BGer 4A_283/2023 vom 12. März 2024
Schenkung; Haftung des Bevollmächtigten; Schenkung einer Immobilie; Gesellschaftsvertrag; Schaden, späteres hypothetisches Ereignis; Art. 97, 242, 398 Abs. 2 OR
Haftung des Beauftragten (Art. 97 und 398 Abs. 2 OR) – Wiederholung der Grundsätze (E. 3.1.3). Schadensbegriff – Wiederholung der Grundsätze (E. 3.1.4).
Späteres hypothetisches Ereignis – Die Frage, ob ein Schädiger zu seiner Entlastung einwenden kann, dass der behauptete Schaden unabhängig von seinem Verhalten aufgrund späterer hypothetischer Ereignisse ohnehin eingetreten wäre, ist in der Lehre umstritten und wird in der Rechtsprechung nicht einheitlich behandelt. Im Allgemeinen ist das BGer der Ansicht, dass hypothetische spätere Ereignisse bei der Berechnung des Schadens berücksichtigt werden müssen, sei es aufgrund ausdrücklicher gesetzlicher Bestimmungen oder direkt auf der Grundlage des allgemeinen Schadensbegriffs (E. 3.1.3).

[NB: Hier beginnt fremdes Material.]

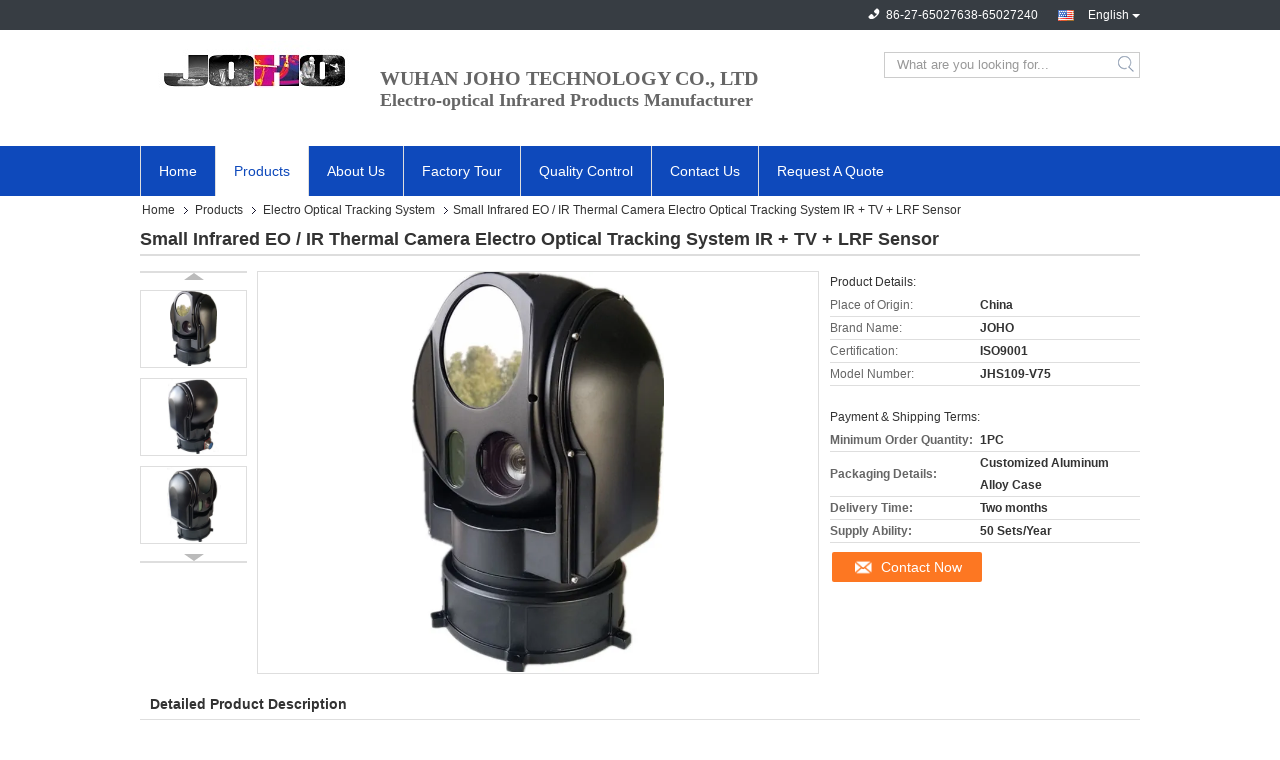

--- FILE ---
content_type: text/plain
request_url: https://www.google-analytics.com/j/collect?v=1&_v=j102&a=776561268&t=pageview&_s=1&dl=https%3A%2F%2Fwww.eo-irsystems.com%2Fsale-10939862-small-infrared-eo-ir-thermal-camera-electro-optical-tracking-system-ir-tv-lrf-sensor.html&ul=en-us%40posix&dt=Small%20Infrared%20EO%20%2F%20IR%20Thermal%20Camera%20Electro%20Optical%20Tracking%20System%20IR%20%2B%20TV%20%2B%20LRF%20Sensor&sr=1280x720&vp=1280x720&_u=IEBAAEABAAAAACAAI~&jid=993595274&gjid=1488918939&cid=1247953551.1768464088&tid=UA-96010247-1&_gid=1580473145.1768464088&_r=1&_slc=1&z=515824852
body_size: -452
content:
2,cG-GKS2MZH78K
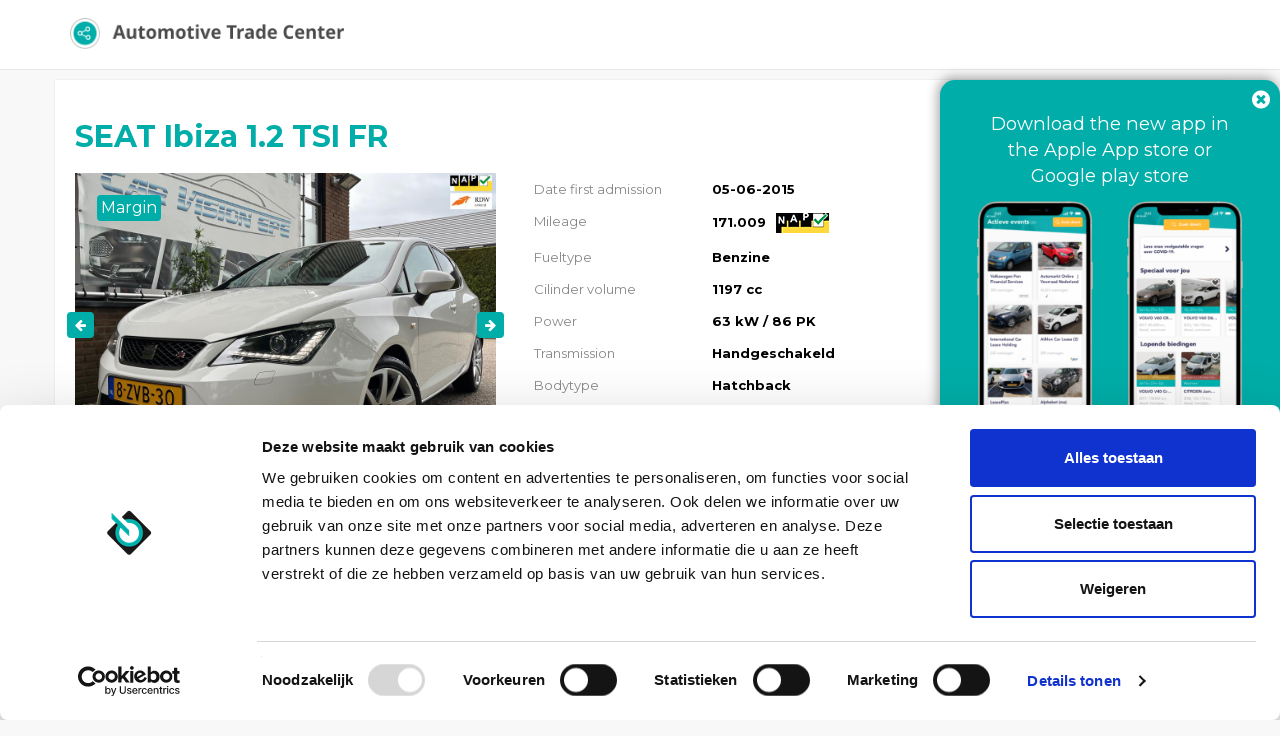

--- FILE ---
content_type: text/html; charset=UTF-8
request_url: https://portal.automotivetradecenter.com/portal/lots/getcurrentdate/
body_size: -40
content:
Jan 4, 2026 05:11:37 +0100


--- FILE ---
content_type: text/html; charset=UTF-8
request_url: https://portal.automotivetradecenter.com/portal/lots/getcurrentdate/
body_size: -40
content:
Jan 4, 2026 05:11:38 +0100


--- FILE ---
content_type: application/x-javascript
request_url: https://consentcdn.cookiebot.com/consentconfig/6610c085-04ac-4947-a980-66d001a8e027/portal.automotivetradecenter.com/configuration.js
body_size: 373
content:
CookieConsent.configuration.tags.push({id:187228027,type:"script",tagID:"",innerHash:"",outerHash:"",tagHash:"8821695670089",url:"https://consent.cookiebot.com/uc.js",resolvedUrl:"https://consent.cookiebot.com/uc.js",cat:[1]});CookieConsent.configuration.tags.push({id:187228031,type:"script",tagID:"",innerHash:"",outerHash:"",tagHash:"17245911332176",url:"",resolvedUrl:"",cat:[4]});CookieConsent.configuration.tags.push({id:187228032,type:"script",tagID:"",innerHash:"",outerHash:"",tagHash:"12133547173317",url:"",resolvedUrl:"",cat:[3,4]});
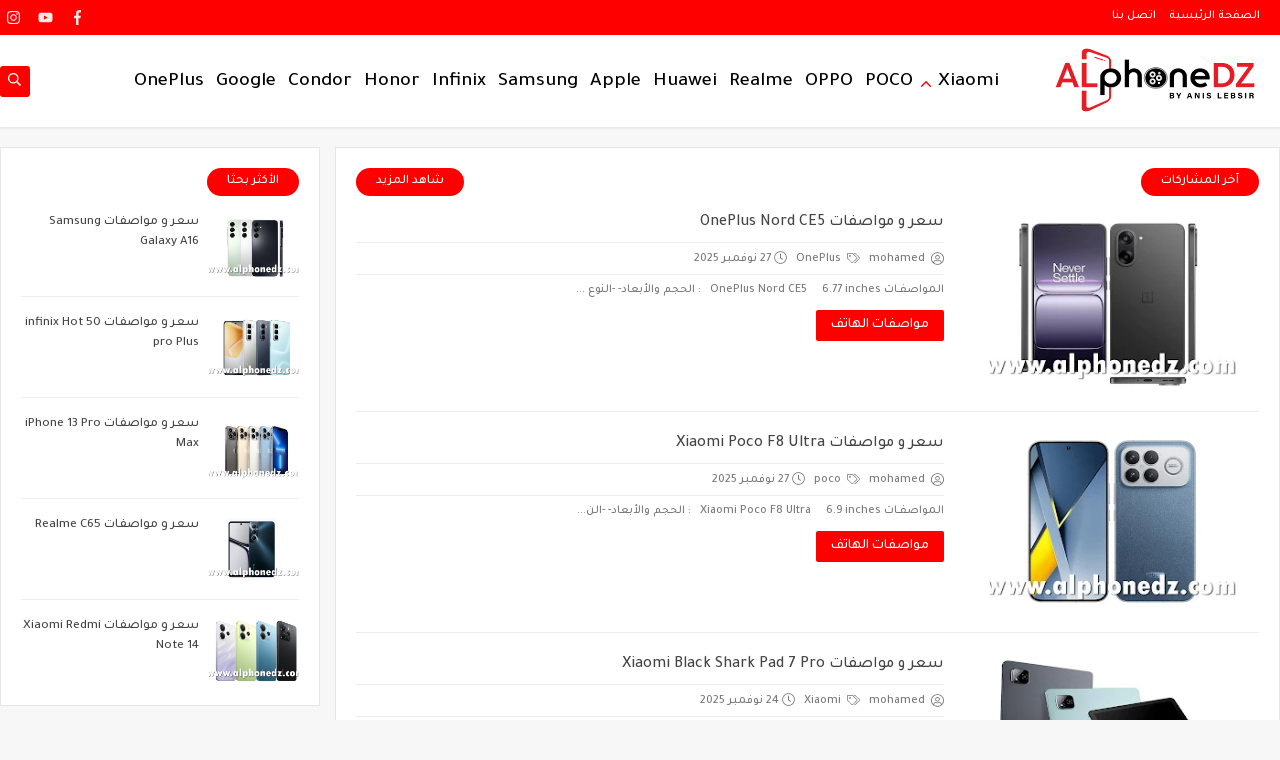

--- FILE ---
content_type: text/html; charset=utf-8
request_url: https://www.google.com/recaptcha/api2/aframe
body_size: 269
content:
<!DOCTYPE HTML><html><head><meta http-equiv="content-type" content="text/html; charset=UTF-8"></head><body><script nonce="Q-d0hTAPaDE4XTW6xwKZ8Q">/** Anti-fraud and anti-abuse applications only. See google.com/recaptcha */ try{var clients={'sodar':'https://pagead2.googlesyndication.com/pagead/sodar?'};window.addEventListener("message",function(a){try{if(a.source===window.parent){var b=JSON.parse(a.data);var c=clients[b['id']];if(c){var d=document.createElement('img');d.src=c+b['params']+'&rc='+(localStorage.getItem("rc::a")?sessionStorage.getItem("rc::b"):"");window.document.body.appendChild(d);sessionStorage.setItem("rc::e",parseInt(sessionStorage.getItem("rc::e")||0)+1);localStorage.setItem("rc::h",'1764375127288');}}}catch(b){}});window.parent.postMessage("_grecaptcha_ready", "*");}catch(b){}</script></body></html>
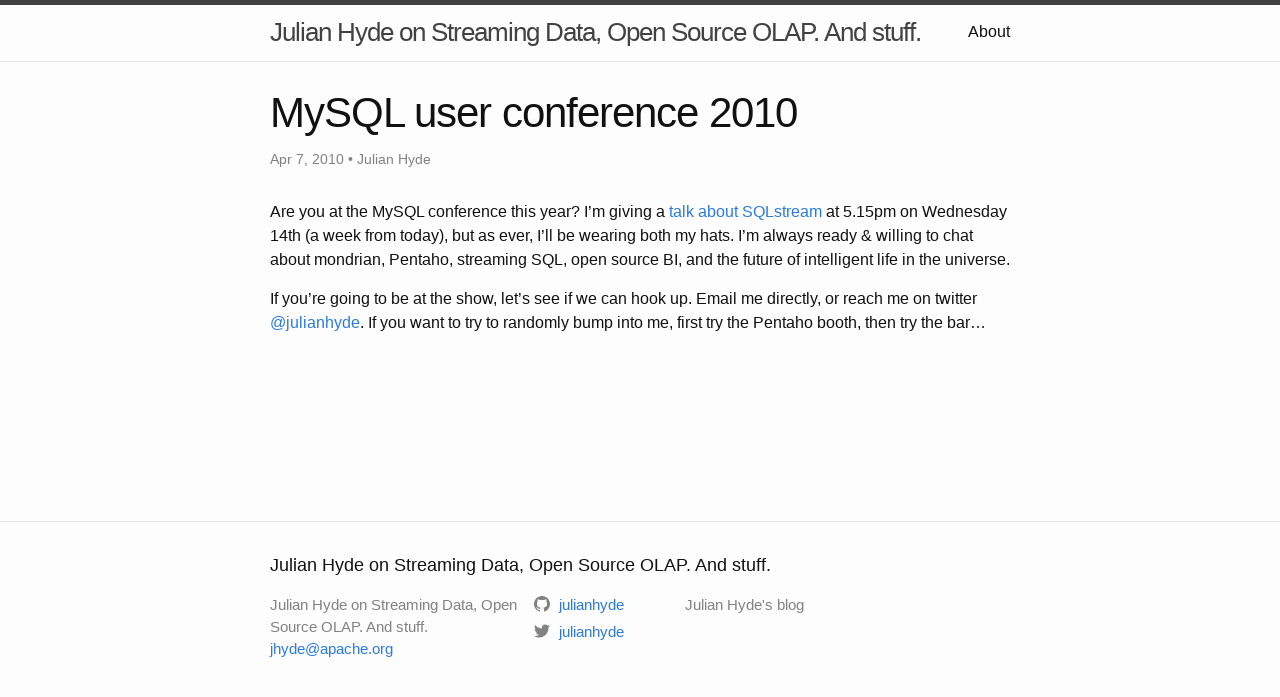

--- FILE ---
content_type: text/html
request_url: http://blog.hydromatic.net/2010/04/07/mysql-user-conference-2010.html
body_size: 6513
content:
<!DOCTYPE html>
<html lang="en"><head>
  <meta charset="utf-8">
  <meta http-equiv="X-UA-Compatible" content="IE=edge">
  <meta name="viewport" content="width=device-width, initial-scale=1"><!-- Begin Jekyll SEO tag v2.8.0 -->
<title>MySQL user conference 2010 | Julian Hyde on Streaming Data, Open Source OLAP. And stuff.</title>
<meta name="generator" content="Jekyll v4.4.1" />
<meta property="og:title" content="MySQL user conference 2010" />
<meta name="author" content="Julian Hyde" />
<meta property="og:locale" content="en_US" />
<meta name="description" content="Are you at the MySQL conference this year? I’m giving a talk about SQLstream at 5.15pm on Wednesday 14th (a week from today), but as ever, I’ll be wearing both my hats. I’m always ready &amp; willing to chat about mondrian, Pentaho, streaming SQL, open source BI, and the future of intelligent life in the universe." />
<meta property="og:description" content="Are you at the MySQL conference this year? I’m giving a talk about SQLstream at 5.15pm on Wednesday 14th (a week from today), but as ever, I’ll be wearing both my hats. I’m always ready &amp; willing to chat about mondrian, Pentaho, streaming SQL, open source BI, and the future of intelligent life in the universe." />
<link rel="canonical" href="http://blog.hydromatic.net/2010/04/07/mysql-user-conference-2010.html" />
<meta property="og:url" content="http://blog.hydromatic.net/2010/04/07/mysql-user-conference-2010.html" />
<meta property="og:site_name" content="Julian Hyde on Streaming Data, Open Source OLAP. And stuff." />
<meta property="og:type" content="article" />
<meta property="article:published_time" content="2010-04-07T17:24:00-07:00" />
<meta name="twitter:card" content="summary" />
<meta property="twitter:title" content="MySQL user conference 2010" />
<script type="application/ld+json">
{"@context":"https://schema.org","@type":"BlogPosting","author":{"@type":"Person","name":"Julian Hyde"},"dateModified":"2010-04-07T17:24:00-07:00","datePublished":"2010-04-07T17:24:00-07:00","description":"Are you at the MySQL conference this year? I’m giving a talk about SQLstream at 5.15pm on Wednesday 14th (a week from today), but as ever, I’ll be wearing both my hats. I’m always ready &amp; willing to chat about mondrian, Pentaho, streaming SQL, open source BI, and the future of intelligent life in the universe.","headline":"MySQL user conference 2010","mainEntityOfPage":{"@type":"WebPage","@id":"http://blog.hydromatic.net/2010/04/07/mysql-user-conference-2010.html"},"url":"http://blog.hydromatic.net/2010/04/07/mysql-user-conference-2010.html"}</script>
<!-- End Jekyll SEO tag -->
<link rel="stylesheet" href="/assets/main.css"><link type="application/atom+xml" rel="alternate" href="http://blog.hydromatic.net/feed.xml" title="Julian Hyde on Streaming Data, Open Source OLAP. And stuff." /></head>
<body><header class="site-header" role="banner">

  <div class="wrapper"><a class="site-title" rel="author" href="/">Julian Hyde on Streaming Data, Open Source OLAP. And stuff.</a><nav class="site-nav">
        <input type="checkbox" id="nav-trigger" class="nav-trigger" />
        <label for="nav-trigger">
          <span class="menu-icon">
            <svg viewBox="0 0 18 15" width="18px" height="15px">
              <path d="M18,1.484c0,0.82-0.665,1.484-1.484,1.484H1.484C0.665,2.969,0,2.304,0,1.484l0,0C0,0.665,0.665,0,1.484,0 h15.032C17.335,0,18,0.665,18,1.484L18,1.484z M18,7.516C18,8.335,17.335,9,16.516,9H1.484C0.665,9,0,8.335,0,7.516l0,0 c0-0.82,0.665-1.484,1.484-1.484h15.032C17.335,6.031,18,6.696,18,7.516L18,7.516z M18,13.516C18,14.335,17.335,15,16.516,15H1.484 C0.665,15,0,14.335,0,13.516l0,0c0-0.82,0.665-1.483,1.484-1.483h15.032C17.335,12.031,18,12.695,18,13.516L18,13.516z"/>
            </svg>
          </span>
        </label>

        <div class="trigger"><a class="page-link" href="/about/">About</a></div>
      </nav></div>
</header>
<main class="page-content" aria-label="Content">
      <div class="wrapper">
        <article class="post h-entry" itemscope itemtype="http://schema.org/BlogPosting">

  <header class="post-header">
    <h1 class="post-title p-name" itemprop="name headline">MySQL user conference 2010</h1>
    <p class="post-meta">
      <time class="dt-published" datetime="2010-04-07T17:24:00-07:00" itemprop="datePublished">Apr 7, 2010
      </time>• <span itemprop="author" itemscope itemtype="http://schema.org/Person"><span class="p-author h-card" itemprop="name">Julian Hyde</span></span></p>
  </header>

  <div class="post-content e-content" itemprop="articleBody">
    <p>Are you at the MySQL conference this year? I’m giving a
<a href="https://en.oreilly.com/mysql2010/public/schedule/detail/13444">talk about SQLstream</a>
at 5.15pm on Wednesday 14th (a week from today),
but as ever, I’ll be wearing both my hats. I’m always ready &amp;
willing to chat about mondrian, Pentaho, streaming SQL, open source
BI, and the future of intelligent life in the universe.</p>

<p>If you’re going to be at the show, let’s see if we can hook up. Email
me directly, or reach me on twitter <a href="https://twitter.com/julianhyde">@julianhyde</a>.
If you want to try to randomly bump into me, first try the Pentaho booth, then try
the bar…</p>

  </div><a class="u-url" href="/2010/04/07/mysql-user-conference-2010.html" hidden></a>
</article>

      </div>
    </main><footer class="site-footer h-card">
  <data class="u-url" href="/"></data>

  <div class="wrapper">

    <h2 class="footer-heading">Julian Hyde on Streaming Data, Open Source OLAP. And stuff.</h2>

    <div class="footer-col-wrapper">
      <div class="footer-col footer-col-1">
        <ul class="contact-list">
          <li class="p-name">Julian Hyde on Streaming Data, Open Source OLAP. And stuff.</li><li><a class="u-email" href="mailto:jhyde@apache.org">jhyde@apache.org</a></li></ul>
      </div>

      <div class="footer-col footer-col-2"><ul class="social-media-list"><li><a href="https://github.com/julianhyde"><svg class="svg-icon"><use xlink:href="/assets/minima-social-icons.svg#github"></use></svg> <span class="username">julianhyde</span></a></li><li><a href="https://www.twitter.com/julianhyde"><svg class="svg-icon"><use xlink:href="/assets/minima-social-icons.svg#twitter"></use></svg> <span class="username">julianhyde</span></a></li></ul>
</div>

      <div class="footer-col footer-col-3">
        <p>Julian Hyde&#39;s blog</p>
      </div>
    </div>

  </div>

</footer>
</body>

</html>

Im vorliegenden Fall beauftragen zwei Eheleute einen Anwalt mit der Prüfung eines « Gesellschafts- und Schenkungsvertrags », in dem der Ehemann das Eigentum an einigen seiner Immobilien an seine Ehefrau überträgt. Der Vertrag wird in öffentlicher Form vor einem Notar im Kanton Aargau abgeschlossen. Die Ehefrau erhält die Übertragung des Eigentums an den Immobilien im Kanton Aargau, jedoch nicht an den Immobilien im Kanton Zürich, da die Beurkundung fehlt. In der Folge lassen sich die Parteien scheiden und der Ehemann macht einen Grundlagenirrtum über den Vertrag geltend. Mehrere Jahre später schlossen die Eheleute mehrere Vereinbarungen ab, in denen sie den « Gesellschafts- und Schenkungsvertrag » entschädigungslos und rückwirkend aufhoben. Die Ehefrau behauptete, ihr sei ein Schaden entstanden, weil der Anwalt, der den Vertrag geprüft hatte, seine Sorgfaltspflicht verletzt habe. Da ein späteres hypothetisches Ereignis – der Abschluss des Aufhebungsvertrags – die gleiche Vermögensminderung wie eine mögliche Pflichtverletzung des Anwalts zur Folge gehabt hätte und das zweite Ereignis in den Verantwortungsbereich der Auftraggeberin fällt, haftet der Anwalt nach Ansicht des BGer mangels Schaden nicht (E. 3.2.2). Zudem scheitert die Ehefrau am Beweis, dass sie die Zürcher Liegenschaften nicht rückübertragen hätte, wenn sie aufgrund des « Gesellschafts- und Schenkungsvertrags » im Grundbuch hätte eingetragen werden können (E. 3.3.3).